### SOURCE EXTRACT
= = = = =

Sotheby’s gets a new owner

Blanket coverage of the takeover of Sotheby’s makes the topic hard to avoid, but is it such a big deal? Sotheby’s and Christie’s together sell over 80% of artworks valued above $1m. The deal should help Sotheby’s to compete so margins will probably shrink. Public information will likely reduce. Detailed analysis of the deal is here but the linked piece is succinct: it’s just “capitalism”.

The Colorful Waves Generated by Mohamed Melehi and the Casablanca Art School

Hard-edged abstraction, as Frank Stella conceived it, was macho. Melehi, part of the same New York circle in the early 60’s, saw something different – a resonance with “the abstraction inherent in Islamic art.” Back in Morocco he pioneered an aesthetic that married abstraction with Berber craft motifs. A new chapter in the culture of independent Morocco had begun.

Photographing the Otherworldly and the Abject

Surely photography cannot get further away from the ‘decisive moment’ than Ess’s images. They are blurry, indistinct, cheap, sourced from pinhole cameras and surveillance footage. Their allure is that they deter interpretation, thinks one critic. Or do they entice us look even harder for meaning? Says Ess, these images have the “capacity to transform the ordinary into the symbolic”.

An answer to Roberta Smith’s “Stop Hating Jeff Koons”

An essay about Koons (see The Easel, May 28) has brought out warring camps. Some supporters put Koons on an equal footing with the celebrated Marcel Duchamp. An outraged artist is having none of it. “There is good art and bad art; Koons’s falls into the latter category. To my mind, calling a Jeff Koons “beautiful” demonstrates only a lack of understanding of the word’s meaning.”

18th June 2019

Gerhard Richter: Seascapes

Given the numerous Richter exhibitions, what can yet another one say? This show assembles the best of his meticulous photorealistic seascapes. It reveals his strategy quite clearly – avoid copying a photograph while striving for an “autonomous image” devoid of a personal style. However, something distinctive does emerge, “a strangeness and unease and that is stylistic in itself.”

= = = = =

### INPUT DATA
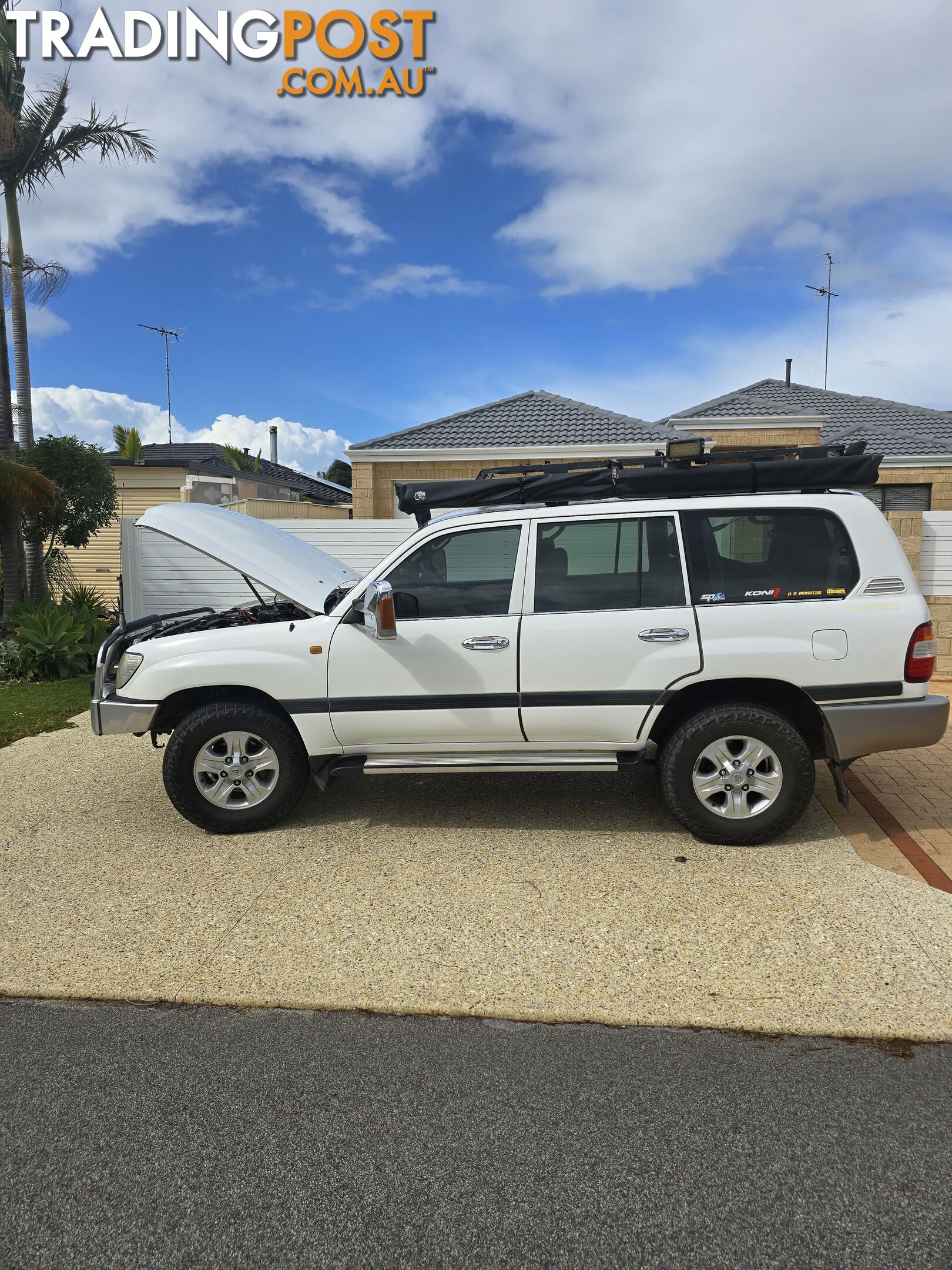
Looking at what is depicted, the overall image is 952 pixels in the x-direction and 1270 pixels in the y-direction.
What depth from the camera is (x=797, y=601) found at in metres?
4.48

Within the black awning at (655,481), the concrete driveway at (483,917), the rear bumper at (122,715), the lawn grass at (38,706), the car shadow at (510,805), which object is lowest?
the concrete driveway at (483,917)

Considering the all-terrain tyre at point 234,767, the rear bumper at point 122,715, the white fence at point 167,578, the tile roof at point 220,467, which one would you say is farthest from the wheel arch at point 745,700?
the tile roof at point 220,467

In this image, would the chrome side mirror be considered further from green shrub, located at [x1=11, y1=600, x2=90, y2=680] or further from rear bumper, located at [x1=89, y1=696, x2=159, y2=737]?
green shrub, located at [x1=11, y1=600, x2=90, y2=680]

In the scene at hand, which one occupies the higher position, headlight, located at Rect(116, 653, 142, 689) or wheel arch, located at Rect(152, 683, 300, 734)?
headlight, located at Rect(116, 653, 142, 689)

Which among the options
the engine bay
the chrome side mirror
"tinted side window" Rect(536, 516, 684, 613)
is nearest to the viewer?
the chrome side mirror

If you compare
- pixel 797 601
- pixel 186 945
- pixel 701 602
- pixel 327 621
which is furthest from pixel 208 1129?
pixel 797 601

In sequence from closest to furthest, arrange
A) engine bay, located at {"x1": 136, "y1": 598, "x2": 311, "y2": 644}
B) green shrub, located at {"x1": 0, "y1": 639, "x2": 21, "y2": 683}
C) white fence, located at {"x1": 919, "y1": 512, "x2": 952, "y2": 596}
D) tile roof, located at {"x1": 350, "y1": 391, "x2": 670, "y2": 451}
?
engine bay, located at {"x1": 136, "y1": 598, "x2": 311, "y2": 644}
white fence, located at {"x1": 919, "y1": 512, "x2": 952, "y2": 596}
green shrub, located at {"x1": 0, "y1": 639, "x2": 21, "y2": 683}
tile roof, located at {"x1": 350, "y1": 391, "x2": 670, "y2": 451}

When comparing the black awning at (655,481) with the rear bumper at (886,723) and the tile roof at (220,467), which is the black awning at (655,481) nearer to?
the rear bumper at (886,723)

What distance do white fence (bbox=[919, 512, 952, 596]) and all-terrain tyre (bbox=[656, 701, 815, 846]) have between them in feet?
18.1

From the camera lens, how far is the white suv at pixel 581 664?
445cm

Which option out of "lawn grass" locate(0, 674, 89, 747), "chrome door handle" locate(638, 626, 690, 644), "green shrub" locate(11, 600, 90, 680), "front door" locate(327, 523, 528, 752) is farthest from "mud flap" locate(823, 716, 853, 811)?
"green shrub" locate(11, 600, 90, 680)

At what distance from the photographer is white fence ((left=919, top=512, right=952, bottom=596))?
894 cm

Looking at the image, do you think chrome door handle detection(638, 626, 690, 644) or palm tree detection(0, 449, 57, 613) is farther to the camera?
palm tree detection(0, 449, 57, 613)

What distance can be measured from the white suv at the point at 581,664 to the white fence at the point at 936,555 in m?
5.15
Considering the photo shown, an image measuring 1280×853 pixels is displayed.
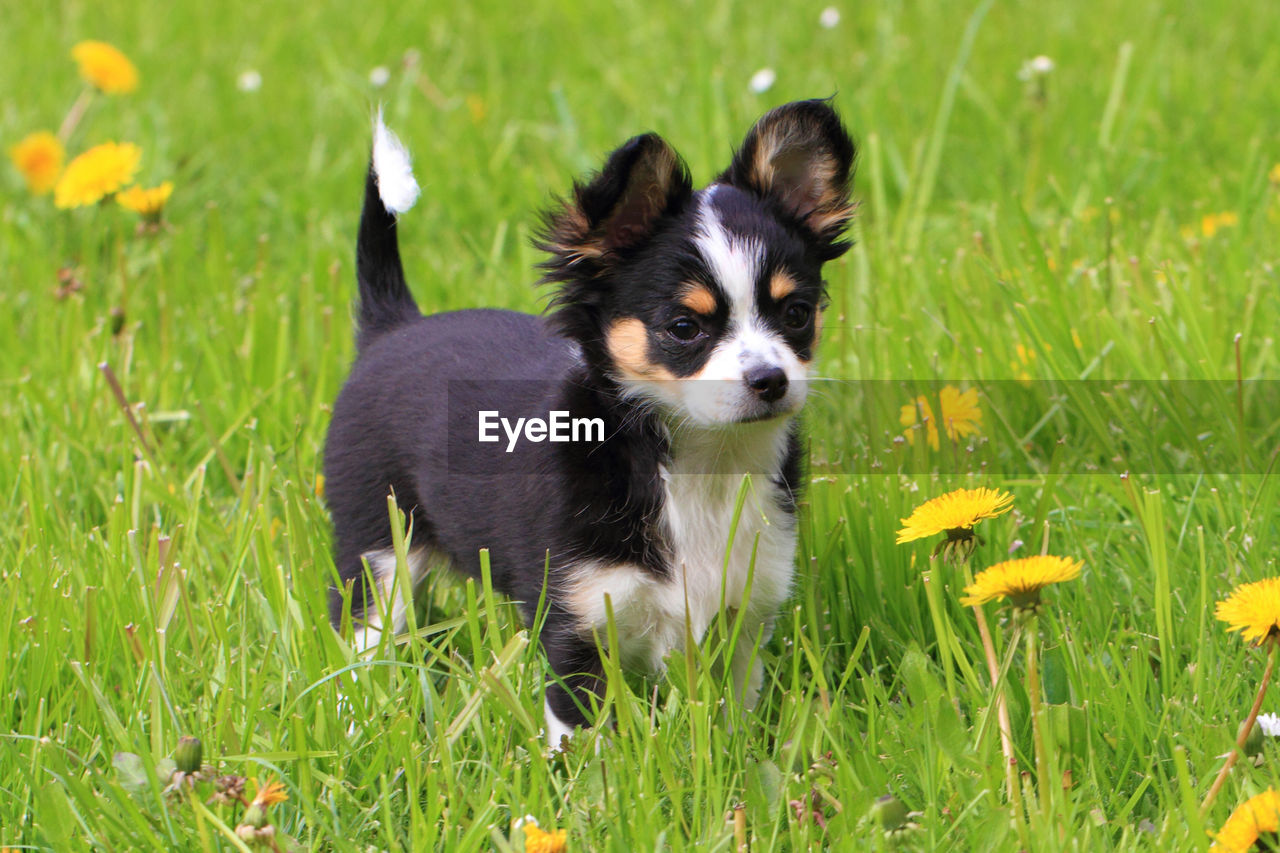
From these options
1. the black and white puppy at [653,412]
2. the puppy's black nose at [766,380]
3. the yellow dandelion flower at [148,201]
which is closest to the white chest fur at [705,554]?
the black and white puppy at [653,412]

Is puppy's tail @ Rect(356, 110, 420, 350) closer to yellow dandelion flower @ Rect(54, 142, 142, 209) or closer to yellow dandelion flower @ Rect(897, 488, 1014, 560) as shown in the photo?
yellow dandelion flower @ Rect(54, 142, 142, 209)

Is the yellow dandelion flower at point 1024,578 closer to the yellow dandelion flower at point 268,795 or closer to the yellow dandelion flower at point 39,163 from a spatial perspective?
the yellow dandelion flower at point 268,795

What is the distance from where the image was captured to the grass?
2119mm

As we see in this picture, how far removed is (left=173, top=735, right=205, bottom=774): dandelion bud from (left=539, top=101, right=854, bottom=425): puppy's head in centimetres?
96

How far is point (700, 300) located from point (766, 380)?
0.62ft

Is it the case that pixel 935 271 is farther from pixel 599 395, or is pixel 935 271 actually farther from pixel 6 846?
pixel 6 846

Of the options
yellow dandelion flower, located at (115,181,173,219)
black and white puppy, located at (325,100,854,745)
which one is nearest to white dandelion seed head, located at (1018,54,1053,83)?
black and white puppy, located at (325,100,854,745)

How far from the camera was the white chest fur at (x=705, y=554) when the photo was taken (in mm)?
2414

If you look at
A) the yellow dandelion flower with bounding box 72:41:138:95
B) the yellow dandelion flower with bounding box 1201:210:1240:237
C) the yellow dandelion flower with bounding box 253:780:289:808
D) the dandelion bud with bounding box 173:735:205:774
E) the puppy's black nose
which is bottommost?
the yellow dandelion flower with bounding box 253:780:289:808

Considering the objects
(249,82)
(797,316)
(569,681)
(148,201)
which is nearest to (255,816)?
(569,681)

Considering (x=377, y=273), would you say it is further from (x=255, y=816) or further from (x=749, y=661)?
(x=255, y=816)

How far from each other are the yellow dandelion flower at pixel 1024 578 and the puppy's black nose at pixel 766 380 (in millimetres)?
551

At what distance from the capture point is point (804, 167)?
8.54 feet

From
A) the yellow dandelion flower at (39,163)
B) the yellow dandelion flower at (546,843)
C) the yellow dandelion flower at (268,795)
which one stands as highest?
the yellow dandelion flower at (39,163)
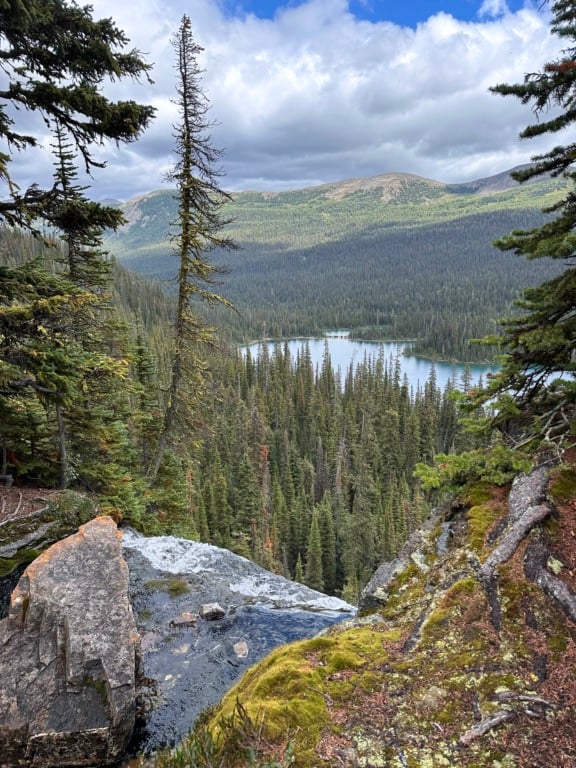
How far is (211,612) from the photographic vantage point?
866cm

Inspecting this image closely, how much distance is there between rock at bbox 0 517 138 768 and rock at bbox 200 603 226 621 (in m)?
2.33

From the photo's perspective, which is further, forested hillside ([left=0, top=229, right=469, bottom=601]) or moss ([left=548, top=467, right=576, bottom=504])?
forested hillside ([left=0, top=229, right=469, bottom=601])

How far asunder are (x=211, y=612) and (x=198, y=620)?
28 cm

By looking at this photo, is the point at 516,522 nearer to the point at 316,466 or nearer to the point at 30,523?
the point at 30,523

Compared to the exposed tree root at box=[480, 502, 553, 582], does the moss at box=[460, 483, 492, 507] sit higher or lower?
lower

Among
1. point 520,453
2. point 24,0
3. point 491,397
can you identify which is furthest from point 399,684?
point 24,0

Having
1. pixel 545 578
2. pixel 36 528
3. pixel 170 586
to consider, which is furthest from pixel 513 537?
pixel 36 528

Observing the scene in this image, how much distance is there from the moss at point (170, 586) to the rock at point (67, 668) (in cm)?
282

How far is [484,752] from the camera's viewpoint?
11.2 ft

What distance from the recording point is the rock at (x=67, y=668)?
16.6 ft

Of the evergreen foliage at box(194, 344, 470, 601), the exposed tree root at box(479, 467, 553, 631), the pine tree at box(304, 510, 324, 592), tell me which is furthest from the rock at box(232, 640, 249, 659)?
the pine tree at box(304, 510, 324, 592)

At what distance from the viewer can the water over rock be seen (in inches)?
255

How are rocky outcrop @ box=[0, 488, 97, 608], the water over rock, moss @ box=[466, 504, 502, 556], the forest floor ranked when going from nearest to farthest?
moss @ box=[466, 504, 502, 556]
the water over rock
rocky outcrop @ box=[0, 488, 97, 608]
the forest floor

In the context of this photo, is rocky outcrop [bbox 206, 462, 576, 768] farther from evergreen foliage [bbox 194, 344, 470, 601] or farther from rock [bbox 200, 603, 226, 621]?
evergreen foliage [bbox 194, 344, 470, 601]
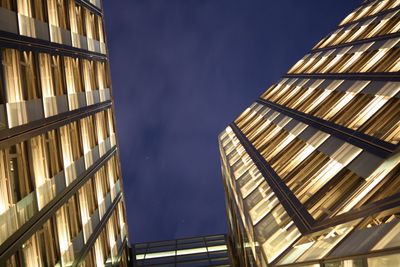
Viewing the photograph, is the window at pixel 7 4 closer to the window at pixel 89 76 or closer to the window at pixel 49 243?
the window at pixel 49 243

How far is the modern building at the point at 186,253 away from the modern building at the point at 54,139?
9123 mm

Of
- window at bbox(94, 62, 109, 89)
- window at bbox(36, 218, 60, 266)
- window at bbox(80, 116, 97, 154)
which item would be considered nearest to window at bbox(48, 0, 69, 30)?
window at bbox(80, 116, 97, 154)

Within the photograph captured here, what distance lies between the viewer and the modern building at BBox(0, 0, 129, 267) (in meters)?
19.8

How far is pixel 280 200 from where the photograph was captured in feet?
80.9

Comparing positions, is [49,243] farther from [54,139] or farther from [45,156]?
[54,139]

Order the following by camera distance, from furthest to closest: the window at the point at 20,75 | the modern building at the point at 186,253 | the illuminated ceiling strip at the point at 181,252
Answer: the illuminated ceiling strip at the point at 181,252 → the modern building at the point at 186,253 → the window at the point at 20,75

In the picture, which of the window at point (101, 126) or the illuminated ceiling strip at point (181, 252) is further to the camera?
the illuminated ceiling strip at point (181, 252)

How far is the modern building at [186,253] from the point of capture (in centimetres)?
4900

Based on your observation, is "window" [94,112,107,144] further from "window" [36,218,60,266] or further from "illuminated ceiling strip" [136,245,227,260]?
"illuminated ceiling strip" [136,245,227,260]

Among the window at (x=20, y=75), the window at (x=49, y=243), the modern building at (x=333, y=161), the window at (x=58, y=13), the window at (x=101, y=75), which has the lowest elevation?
the window at (x=49, y=243)

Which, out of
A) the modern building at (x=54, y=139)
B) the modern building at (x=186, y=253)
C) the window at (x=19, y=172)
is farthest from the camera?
the modern building at (x=186, y=253)

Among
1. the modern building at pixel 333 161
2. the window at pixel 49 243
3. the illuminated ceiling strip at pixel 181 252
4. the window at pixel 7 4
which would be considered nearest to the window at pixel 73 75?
the window at pixel 7 4

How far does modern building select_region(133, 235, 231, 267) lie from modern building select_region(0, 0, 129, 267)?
29.9 ft

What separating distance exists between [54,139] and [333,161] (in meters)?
15.3
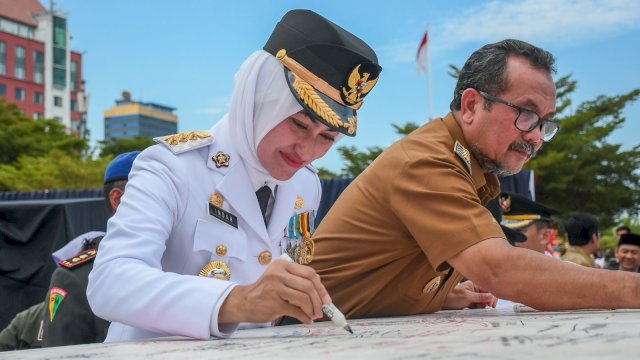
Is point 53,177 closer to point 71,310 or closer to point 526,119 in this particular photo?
point 71,310

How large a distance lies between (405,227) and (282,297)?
837 mm

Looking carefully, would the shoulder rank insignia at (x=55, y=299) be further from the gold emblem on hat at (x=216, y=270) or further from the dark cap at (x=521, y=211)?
the dark cap at (x=521, y=211)

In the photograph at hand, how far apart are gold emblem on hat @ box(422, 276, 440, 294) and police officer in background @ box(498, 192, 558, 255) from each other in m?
3.72

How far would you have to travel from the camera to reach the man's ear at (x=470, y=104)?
237cm

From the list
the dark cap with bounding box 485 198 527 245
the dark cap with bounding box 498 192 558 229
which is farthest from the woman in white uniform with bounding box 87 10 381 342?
the dark cap with bounding box 498 192 558 229

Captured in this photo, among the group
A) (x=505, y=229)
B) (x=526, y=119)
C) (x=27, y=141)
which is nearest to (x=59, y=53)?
(x=27, y=141)

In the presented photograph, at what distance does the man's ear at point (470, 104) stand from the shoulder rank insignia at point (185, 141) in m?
0.89

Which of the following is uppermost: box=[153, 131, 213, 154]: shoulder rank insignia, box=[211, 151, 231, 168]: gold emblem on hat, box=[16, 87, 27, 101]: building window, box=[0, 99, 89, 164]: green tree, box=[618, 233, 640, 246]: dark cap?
box=[16, 87, 27, 101]: building window

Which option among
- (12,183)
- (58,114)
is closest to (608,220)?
(12,183)

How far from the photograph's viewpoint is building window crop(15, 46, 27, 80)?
55.7 metres

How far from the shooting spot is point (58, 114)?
193ft

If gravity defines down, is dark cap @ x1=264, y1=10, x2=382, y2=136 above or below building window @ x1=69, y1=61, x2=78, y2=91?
below

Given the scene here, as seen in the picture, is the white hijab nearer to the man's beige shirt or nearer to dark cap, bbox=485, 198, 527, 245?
the man's beige shirt

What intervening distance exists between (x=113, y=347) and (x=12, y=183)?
25.9 m
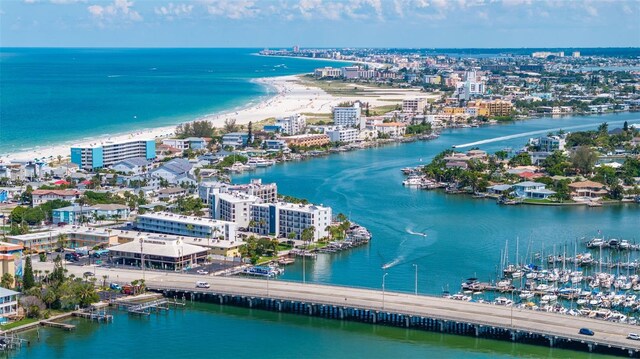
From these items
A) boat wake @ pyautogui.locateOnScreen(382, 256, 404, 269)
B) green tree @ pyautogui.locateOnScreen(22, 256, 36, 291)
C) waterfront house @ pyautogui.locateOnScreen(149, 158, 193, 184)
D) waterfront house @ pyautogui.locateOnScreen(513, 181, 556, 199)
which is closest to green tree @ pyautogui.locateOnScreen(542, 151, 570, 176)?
waterfront house @ pyautogui.locateOnScreen(513, 181, 556, 199)

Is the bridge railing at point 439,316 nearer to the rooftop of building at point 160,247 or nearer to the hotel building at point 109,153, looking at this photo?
the rooftop of building at point 160,247

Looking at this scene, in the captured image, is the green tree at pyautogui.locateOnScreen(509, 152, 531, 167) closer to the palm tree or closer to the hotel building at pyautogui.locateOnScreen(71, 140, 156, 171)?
the hotel building at pyautogui.locateOnScreen(71, 140, 156, 171)

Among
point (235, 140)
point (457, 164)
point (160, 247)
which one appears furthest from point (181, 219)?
point (235, 140)

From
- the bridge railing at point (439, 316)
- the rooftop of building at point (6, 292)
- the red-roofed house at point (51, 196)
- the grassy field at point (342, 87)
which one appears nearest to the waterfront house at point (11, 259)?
the rooftop of building at point (6, 292)

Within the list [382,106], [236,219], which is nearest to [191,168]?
[236,219]

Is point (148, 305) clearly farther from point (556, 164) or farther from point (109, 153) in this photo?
point (556, 164)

= = = = =

### REQUIRED TASKS
A: According to the art news extract, what share of artworks valued above $1m do Sotheby's and Christie's together sell?
B: Repeat the art news extract word for word, starting at "Sotheby’s gets a" and ending at "Morocco had begun.".
C: In the art news extract, why are margins expected to shrink after the Sotheby's takeover?

### TASK-BY-TASK RESULTS
A: Over 80%.

B:
Sotheby’s gets a new owner

Blanket coverage of the takeover of Sotheby’s makes the topic hard to avoid, but is it such a big deal? Sotheby’s and Christie’s together sell over 80% of artworks valued above $1m. The deal should help Sotheby’s to compete so margins will probably shrink. Public information will likely reduce. Detailed analysis of the deal is here but the linked piece is succinct: it’s just “capitalism”.

The Colorful Waves Generated by Mohamed Melehi and the Casablanca Art School

Hard-edged abstraction, as Frank Stella conceived it, was macho. Melehi, part of the same New York circle in the early 60’s, saw something different – a resonance with “the abstraction inherent in Islamic art.” Back in Morocco he pioneered an aesthetic that married abstraction with Berber craft motifs. A new chapter in the culture of independent Morocco had begun.

C: The extract says the deal should help Sotheby's to compete, and it gives that as the reason margins will probably shrink.